> **Stated exercise**: Report each line below that contains the word "would", reproducing every such line in full.

> **The records**:
────
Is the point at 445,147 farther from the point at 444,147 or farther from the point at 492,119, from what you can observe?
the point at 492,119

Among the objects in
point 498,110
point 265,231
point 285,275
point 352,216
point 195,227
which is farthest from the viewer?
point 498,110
────
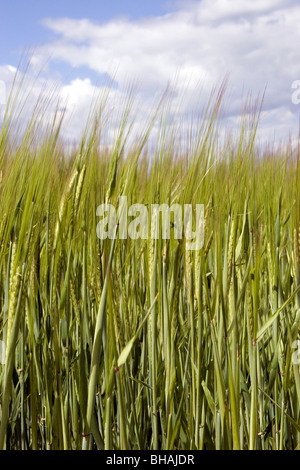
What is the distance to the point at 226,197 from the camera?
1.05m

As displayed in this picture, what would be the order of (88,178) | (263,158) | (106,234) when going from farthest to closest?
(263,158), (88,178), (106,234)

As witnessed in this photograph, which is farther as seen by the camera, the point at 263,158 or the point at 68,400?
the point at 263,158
────
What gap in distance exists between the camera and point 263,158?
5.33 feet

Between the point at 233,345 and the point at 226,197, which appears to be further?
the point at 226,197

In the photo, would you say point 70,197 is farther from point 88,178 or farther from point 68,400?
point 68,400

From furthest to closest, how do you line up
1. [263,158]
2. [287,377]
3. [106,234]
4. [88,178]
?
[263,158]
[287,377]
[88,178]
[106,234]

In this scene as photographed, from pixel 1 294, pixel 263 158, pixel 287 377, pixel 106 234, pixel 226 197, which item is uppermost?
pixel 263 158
────
> **Written response**:
As displayed in this picture, what would be the order of (88,178) | (263,158) | (106,234) when going from farthest to closest?
In the photo, would you say point 70,197 is farther from point 88,178 or farther from point 68,400?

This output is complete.